WHAT YOU NEED TO DO:
Find the line that contains "At what distance" in the entries below. Output it and each later line exactly, and nothing else.
--- begin RECORDED INFORMATION ---
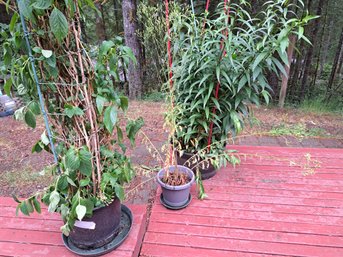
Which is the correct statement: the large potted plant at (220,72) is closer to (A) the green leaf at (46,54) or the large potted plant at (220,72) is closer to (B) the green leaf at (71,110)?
(B) the green leaf at (71,110)

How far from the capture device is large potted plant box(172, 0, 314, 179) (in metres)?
1.56

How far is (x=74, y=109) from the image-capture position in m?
1.04

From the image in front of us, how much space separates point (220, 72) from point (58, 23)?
3.56 feet

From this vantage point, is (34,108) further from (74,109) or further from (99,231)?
(99,231)

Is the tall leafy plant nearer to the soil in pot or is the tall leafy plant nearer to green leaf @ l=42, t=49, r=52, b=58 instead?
the soil in pot

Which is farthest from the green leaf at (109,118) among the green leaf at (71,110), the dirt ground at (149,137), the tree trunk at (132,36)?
the tree trunk at (132,36)

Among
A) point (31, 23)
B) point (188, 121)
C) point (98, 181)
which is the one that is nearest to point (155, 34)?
point (188, 121)

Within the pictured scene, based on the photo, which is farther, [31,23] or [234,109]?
[234,109]

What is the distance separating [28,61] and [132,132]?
59cm

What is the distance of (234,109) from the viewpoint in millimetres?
1801

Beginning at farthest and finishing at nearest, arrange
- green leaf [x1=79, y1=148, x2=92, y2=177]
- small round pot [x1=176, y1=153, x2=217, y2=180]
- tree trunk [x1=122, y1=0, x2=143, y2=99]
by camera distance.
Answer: tree trunk [x1=122, y1=0, x2=143, y2=99], small round pot [x1=176, y1=153, x2=217, y2=180], green leaf [x1=79, y1=148, x2=92, y2=177]

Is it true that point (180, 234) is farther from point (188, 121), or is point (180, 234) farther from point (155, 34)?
point (155, 34)

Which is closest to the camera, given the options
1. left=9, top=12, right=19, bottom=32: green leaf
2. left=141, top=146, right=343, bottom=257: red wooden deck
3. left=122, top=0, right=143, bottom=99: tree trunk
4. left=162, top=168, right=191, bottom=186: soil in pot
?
left=9, top=12, right=19, bottom=32: green leaf

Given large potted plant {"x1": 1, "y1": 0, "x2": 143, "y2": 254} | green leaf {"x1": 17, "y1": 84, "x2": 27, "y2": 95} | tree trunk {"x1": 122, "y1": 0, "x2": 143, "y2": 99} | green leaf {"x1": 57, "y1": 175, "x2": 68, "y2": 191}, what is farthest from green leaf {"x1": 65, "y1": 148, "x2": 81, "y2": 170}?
tree trunk {"x1": 122, "y1": 0, "x2": 143, "y2": 99}
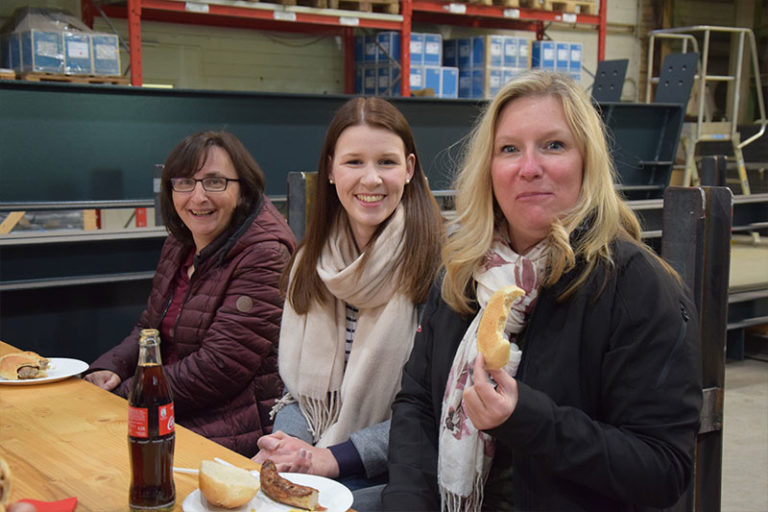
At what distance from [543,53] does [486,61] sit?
0.73 metres

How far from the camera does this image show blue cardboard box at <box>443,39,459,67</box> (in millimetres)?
8555

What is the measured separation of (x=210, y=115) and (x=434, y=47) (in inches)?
133

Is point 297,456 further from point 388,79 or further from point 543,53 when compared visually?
point 543,53

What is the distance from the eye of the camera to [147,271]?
13.9 ft

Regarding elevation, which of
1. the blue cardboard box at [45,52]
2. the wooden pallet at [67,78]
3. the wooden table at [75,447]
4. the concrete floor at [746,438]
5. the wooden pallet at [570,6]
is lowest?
the concrete floor at [746,438]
--- end RECORDED INFORMATION ---
TASK ANSWER:
At what distance from [543,53] does [486,61] sit?
0.73 metres

How far from the camera does this image show blue cardboard box at <box>443,39,459,67</box> (in millimetres)?
8555

What is the measured separation of (x=210, y=115) and (x=434, y=47) (in inches)?
133

Is point 297,456 further from point 388,79 or further from point 543,53 when compared visually?
point 543,53

What is the distance from the eye of the camera to [147,271]?
13.9 ft

Regarding elevation, which of
1. the blue cardboard box at [45,52]
2. the wooden pallet at [67,78]
3. the wooden table at [75,447]
4. the concrete floor at [746,438]
5. the wooden pallet at [570,6]
is lowest?
the concrete floor at [746,438]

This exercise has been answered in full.